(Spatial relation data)

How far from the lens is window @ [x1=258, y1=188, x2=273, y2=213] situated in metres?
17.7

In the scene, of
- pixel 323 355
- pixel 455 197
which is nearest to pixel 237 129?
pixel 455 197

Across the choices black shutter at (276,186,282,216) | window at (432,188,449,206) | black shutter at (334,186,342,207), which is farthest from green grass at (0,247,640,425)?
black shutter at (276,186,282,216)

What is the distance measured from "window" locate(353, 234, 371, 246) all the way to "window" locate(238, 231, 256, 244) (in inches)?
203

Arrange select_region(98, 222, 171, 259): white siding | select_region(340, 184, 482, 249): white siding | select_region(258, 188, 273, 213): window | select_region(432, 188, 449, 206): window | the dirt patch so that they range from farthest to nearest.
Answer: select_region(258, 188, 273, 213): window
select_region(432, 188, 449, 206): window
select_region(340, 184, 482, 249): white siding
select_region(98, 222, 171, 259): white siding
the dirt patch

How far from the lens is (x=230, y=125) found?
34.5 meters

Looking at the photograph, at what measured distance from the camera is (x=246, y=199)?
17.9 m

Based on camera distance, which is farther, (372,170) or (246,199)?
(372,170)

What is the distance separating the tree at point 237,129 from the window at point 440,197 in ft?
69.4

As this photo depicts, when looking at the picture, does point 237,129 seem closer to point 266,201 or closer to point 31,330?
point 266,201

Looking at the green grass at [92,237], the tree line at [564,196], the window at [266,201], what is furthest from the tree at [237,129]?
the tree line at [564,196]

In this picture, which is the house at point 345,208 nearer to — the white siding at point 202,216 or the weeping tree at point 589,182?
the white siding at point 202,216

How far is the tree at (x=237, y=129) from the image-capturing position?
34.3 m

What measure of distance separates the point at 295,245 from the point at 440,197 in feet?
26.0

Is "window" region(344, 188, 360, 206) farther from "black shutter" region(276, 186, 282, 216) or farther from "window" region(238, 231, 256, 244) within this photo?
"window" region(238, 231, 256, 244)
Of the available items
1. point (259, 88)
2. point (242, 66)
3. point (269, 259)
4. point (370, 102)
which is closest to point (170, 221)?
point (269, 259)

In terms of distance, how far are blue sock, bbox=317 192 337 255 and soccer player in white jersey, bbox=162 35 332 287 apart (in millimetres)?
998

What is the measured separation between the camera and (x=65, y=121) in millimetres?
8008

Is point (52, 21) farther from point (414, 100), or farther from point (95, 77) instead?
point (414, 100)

...

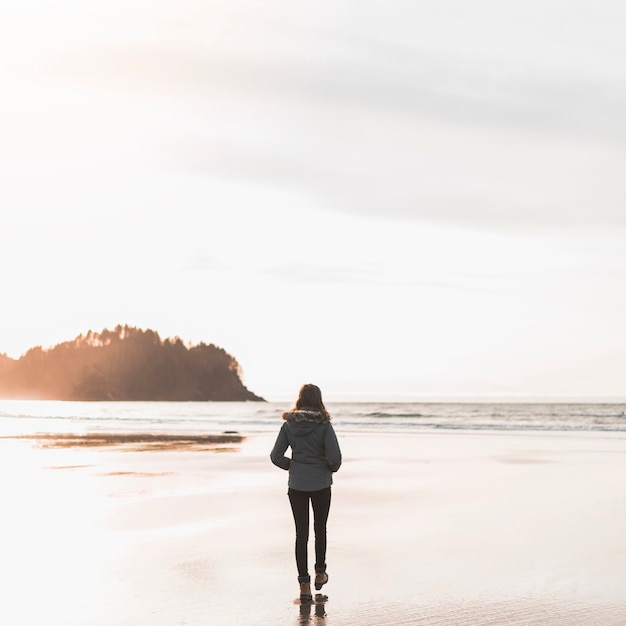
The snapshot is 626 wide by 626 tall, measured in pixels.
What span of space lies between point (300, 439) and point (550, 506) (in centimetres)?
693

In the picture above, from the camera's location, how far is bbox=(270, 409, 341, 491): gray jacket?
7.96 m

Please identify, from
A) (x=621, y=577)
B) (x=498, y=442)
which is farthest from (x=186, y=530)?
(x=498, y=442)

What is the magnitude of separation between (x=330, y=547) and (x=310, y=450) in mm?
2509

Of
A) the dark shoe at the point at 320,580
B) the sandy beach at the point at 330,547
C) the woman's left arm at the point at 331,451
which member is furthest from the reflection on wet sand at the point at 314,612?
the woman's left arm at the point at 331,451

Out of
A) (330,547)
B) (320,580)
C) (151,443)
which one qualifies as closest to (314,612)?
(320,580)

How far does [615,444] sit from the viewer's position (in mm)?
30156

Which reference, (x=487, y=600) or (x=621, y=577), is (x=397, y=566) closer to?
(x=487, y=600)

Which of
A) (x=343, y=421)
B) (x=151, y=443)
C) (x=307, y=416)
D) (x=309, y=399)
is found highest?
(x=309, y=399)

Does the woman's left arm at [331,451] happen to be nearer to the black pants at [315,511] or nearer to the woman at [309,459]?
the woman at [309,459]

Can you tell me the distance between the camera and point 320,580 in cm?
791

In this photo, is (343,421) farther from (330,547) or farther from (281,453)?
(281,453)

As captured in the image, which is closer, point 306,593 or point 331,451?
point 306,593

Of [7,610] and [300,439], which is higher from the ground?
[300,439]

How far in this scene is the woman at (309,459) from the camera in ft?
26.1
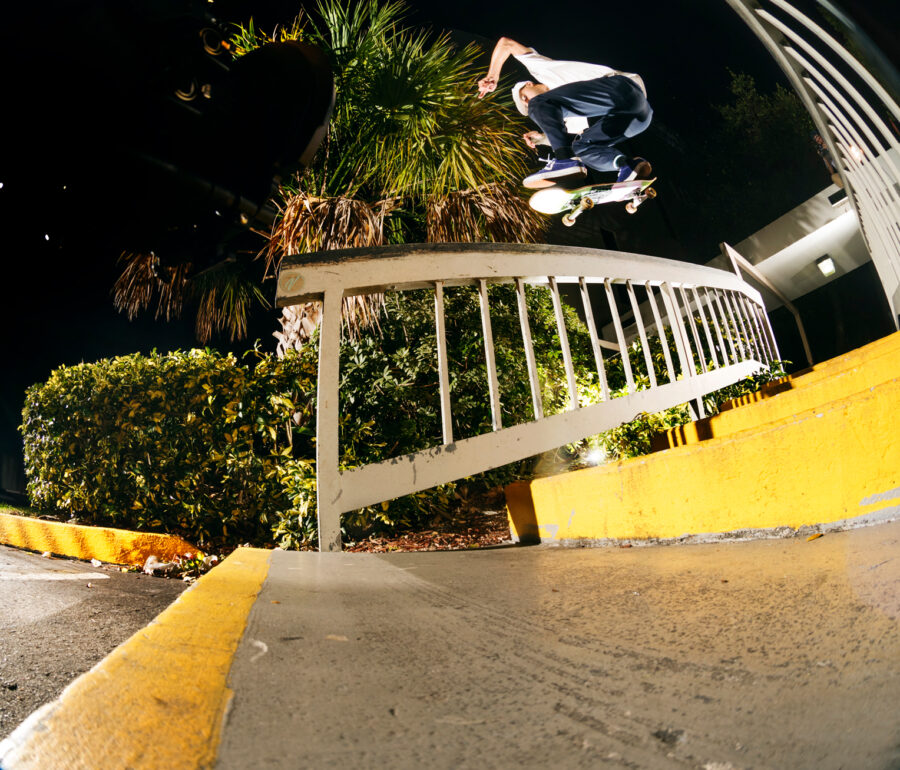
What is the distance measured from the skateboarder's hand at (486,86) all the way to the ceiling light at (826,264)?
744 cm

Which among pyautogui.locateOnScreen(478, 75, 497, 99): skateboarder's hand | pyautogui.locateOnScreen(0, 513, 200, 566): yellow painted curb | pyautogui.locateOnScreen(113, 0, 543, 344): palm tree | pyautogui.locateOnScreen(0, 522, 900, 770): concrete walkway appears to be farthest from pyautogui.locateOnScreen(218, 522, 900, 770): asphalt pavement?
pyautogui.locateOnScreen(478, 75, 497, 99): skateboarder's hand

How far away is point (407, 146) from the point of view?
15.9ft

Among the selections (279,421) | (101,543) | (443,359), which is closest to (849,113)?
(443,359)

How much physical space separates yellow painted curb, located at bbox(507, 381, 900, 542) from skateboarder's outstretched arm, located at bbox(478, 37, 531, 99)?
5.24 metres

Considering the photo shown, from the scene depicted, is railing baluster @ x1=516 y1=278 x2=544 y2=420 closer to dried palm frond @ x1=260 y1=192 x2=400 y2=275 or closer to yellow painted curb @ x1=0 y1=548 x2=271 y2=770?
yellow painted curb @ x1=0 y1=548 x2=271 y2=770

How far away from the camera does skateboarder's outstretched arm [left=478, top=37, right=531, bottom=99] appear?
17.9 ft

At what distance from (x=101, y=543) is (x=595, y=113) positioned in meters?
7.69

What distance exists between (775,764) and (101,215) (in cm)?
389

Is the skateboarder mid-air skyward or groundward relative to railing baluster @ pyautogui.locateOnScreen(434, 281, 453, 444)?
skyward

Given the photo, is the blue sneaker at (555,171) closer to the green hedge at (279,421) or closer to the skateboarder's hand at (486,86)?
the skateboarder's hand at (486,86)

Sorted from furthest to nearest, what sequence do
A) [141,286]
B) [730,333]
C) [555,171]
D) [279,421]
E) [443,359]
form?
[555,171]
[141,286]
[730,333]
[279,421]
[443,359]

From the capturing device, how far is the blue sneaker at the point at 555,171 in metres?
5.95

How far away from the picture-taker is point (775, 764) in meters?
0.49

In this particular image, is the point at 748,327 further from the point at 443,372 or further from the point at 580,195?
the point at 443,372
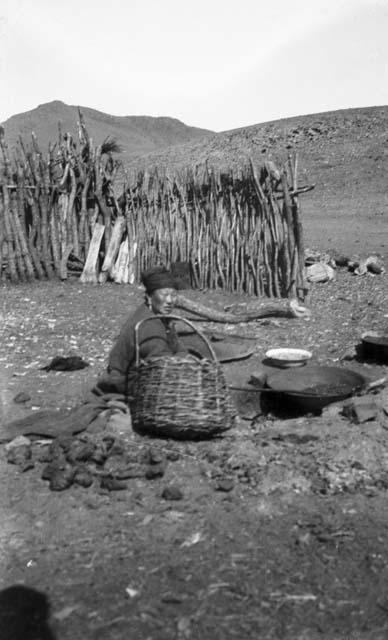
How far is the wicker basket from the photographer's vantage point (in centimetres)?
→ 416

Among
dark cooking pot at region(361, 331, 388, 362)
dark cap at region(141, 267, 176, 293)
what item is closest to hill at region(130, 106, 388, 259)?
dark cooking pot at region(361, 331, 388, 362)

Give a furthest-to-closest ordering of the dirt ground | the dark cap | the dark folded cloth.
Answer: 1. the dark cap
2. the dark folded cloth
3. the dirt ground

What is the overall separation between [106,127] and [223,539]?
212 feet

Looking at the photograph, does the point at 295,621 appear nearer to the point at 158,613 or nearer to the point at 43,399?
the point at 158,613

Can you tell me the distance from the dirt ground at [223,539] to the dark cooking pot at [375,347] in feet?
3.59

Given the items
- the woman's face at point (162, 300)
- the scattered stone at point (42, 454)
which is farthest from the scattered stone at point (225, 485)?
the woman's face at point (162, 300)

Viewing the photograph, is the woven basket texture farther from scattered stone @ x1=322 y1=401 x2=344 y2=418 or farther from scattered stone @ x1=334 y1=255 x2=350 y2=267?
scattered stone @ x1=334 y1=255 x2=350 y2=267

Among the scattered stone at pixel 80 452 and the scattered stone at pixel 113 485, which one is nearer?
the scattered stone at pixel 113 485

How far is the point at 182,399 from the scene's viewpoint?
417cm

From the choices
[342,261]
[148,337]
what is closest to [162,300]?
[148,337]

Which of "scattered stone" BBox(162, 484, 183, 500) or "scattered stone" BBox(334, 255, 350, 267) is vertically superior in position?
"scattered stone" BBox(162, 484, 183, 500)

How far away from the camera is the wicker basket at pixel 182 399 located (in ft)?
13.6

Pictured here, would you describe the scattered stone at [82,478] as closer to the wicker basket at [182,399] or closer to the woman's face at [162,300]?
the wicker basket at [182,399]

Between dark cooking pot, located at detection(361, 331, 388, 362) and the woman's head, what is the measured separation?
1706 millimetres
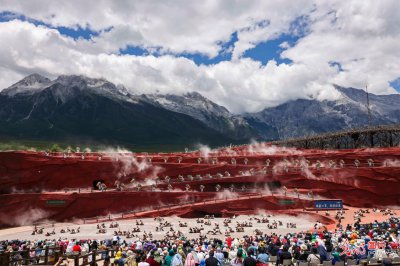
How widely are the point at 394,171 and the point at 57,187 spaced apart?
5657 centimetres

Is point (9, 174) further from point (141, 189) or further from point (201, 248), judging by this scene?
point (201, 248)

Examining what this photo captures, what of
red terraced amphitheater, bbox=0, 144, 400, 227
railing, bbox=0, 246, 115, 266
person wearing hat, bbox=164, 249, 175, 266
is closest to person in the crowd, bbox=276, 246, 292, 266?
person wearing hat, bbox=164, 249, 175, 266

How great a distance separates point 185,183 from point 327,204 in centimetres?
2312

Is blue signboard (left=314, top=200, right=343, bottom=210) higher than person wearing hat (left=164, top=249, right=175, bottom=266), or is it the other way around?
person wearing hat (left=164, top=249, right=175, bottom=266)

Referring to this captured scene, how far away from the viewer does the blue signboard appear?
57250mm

> _GOAL_: Count the lines above that contain the string "cooking" and reply with only the number.

> _REPLY TO THE EXERCISE_: 4